Perusahaan perlengkapan olahraga Puma sudah menerjang industri ini sejak lama. Meski kini berfokus pada atletik dan basket, tenis pernah jadi andalan. Di era tenis neoklasik, Puma menelurkan sebuah sepatu yang jadi pesaing adidas Stan Smith, Diadora Borg, maupun Nike Tennis Court. Sepatu itu bernama Te-Ku. Mereka kemudian merilis ulang Te-Ku di akhir 2017 untuk menapaki sejarah yang mungkin saja kurang diamati khalayak ramai.
Berbeda dengan cabor olahraga lain, tenis punya batasan cukup ketat terkait warna busana yang dipakai. Hal itu juga diterapkan pada sepatu. Sebagian besar sepatu tenis menggunakan warna dominan putih. Kala itu, petenis yang berlaga di level internasional tidak diperkenankan mengenakan busana, celana, topi, hingga kaos kaki bermotif atau berwarna terang. Wimbledon bahkan mewajibkan pesertanya menggunakan sepatu dengan nominal detail tidak lebih dari 10%. Peraturan ini sudah mereka laksanakan sejak lama dan tetap konsisten hingga kini. Aturan tersebut nyatanya berhasil mempopulerkan warna all-white (putih penuh) dalam kultur sneaker terutama Eropa.
Puma Te-Ku buatan Jerman Barat dan Yugoslavia.
Khusus untuk Te-Ku, Puma merilisnya lima tahun setelah Puma Suede (1973) dengan warna putih/putih sebagai warna utama. Baru kemudian mereka merilisnya berwarna lain. Di era tersebut, tenis lapangan rumput tengah gandrung dinikmati. Maka dari itu, Puma menamainya dengan Te-Ku (Tennis Und Kurstrasen). Kurstrasen ini bermaka rumput artifisial atau AstroTurf. Pada awal kemunculan sepatu ini, Puma Te-Ku sepenuhnya diproduksi dengan tangan di Yugoslavia dan Jerman Barat.

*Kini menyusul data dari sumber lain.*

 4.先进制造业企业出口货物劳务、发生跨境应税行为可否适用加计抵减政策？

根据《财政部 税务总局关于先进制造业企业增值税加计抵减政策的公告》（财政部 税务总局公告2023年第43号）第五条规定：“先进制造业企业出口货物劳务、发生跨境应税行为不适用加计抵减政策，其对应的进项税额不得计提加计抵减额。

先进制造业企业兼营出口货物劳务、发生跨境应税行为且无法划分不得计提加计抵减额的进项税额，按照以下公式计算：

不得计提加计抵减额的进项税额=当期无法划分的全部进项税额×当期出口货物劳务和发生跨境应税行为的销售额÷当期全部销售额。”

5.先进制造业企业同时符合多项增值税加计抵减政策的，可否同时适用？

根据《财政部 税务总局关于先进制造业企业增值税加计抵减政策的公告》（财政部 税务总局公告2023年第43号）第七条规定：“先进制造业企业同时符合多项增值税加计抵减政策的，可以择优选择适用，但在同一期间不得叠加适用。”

Sekilas, tampilan sepatu ini mirip dengan Puma Suede. Meski demikian, ada beberapa bagian penting yang jadi pembeda. Panel penampang tali sepatu dibuat memanjang hingga ke ujung sepatu (toebox). Sol sepatu pun dibuat lebih pekat dengan karet kasar jadi bahan utama untuk menciptakan traksi. Ciri tersebut berbeda dengan Puma Suede yang menampilkan sol sepatu karet dengan permukaan yang telah dibuat untuk mengakomodasi kebutuhan atlet basket.
Puma Te-Ku Suede
Seiring berjalannya waktu, Te-Ku mengalami pengembangan. Sekitar 10 tahun setelah dirilis, Puma membuat ulang edisi ini dengan beberapa perubahan minor. Sama halnya dengan Puma Suede dan Clyde, mereka membuat edisi lebih mutakhir di ranah tenis dengan Te-Ku Suede. Keluaran ini menggunakan sol yang dijahit ke bagian atas (upper) sepatu untuk memperkuat proporsi sepatu.
Sol samping dirubah sehingga menampilkan bentuk yang lebih sporti namun tetap layak dipakai bermain di pertandingan tenis. Permukaan sol bawah (outsole) juga mengalami pengembangan. Kombinasi tersebut dipatenkan Puma dengan nama sol EverTrack.
Pada September 2017, Puma merilis ulang versi orisinal dari Te-Ku yang dirilis pada 1973. Tentu mereka sudah menyiapkan perubahan-perubahan demi menunjang kebutuhan penampilan sporti kasual yang tengah populer dewasa ini.
Divisi yang bertanggungjawab untuk perilisan ulang Puma Te-Ku ini adalah Puma Sportstyle. Tugas utamanya adalah mendesain sepatu Puma berdasar pada arsip sepatu olahraga klasik. Tim elit itu diisi oleh para desainer ulung dengan pengalaman yang terbilang moncer. Kita patut bangga karena salah satunya adalah generasi kreatif Indonesia bernama Raka Gemma Maulid. Ia sudah bergabung dengan Puma Sportstyle sejak 2015 dan jadi salah satu bagian proyek perilisan ulang Puma Te-Ku.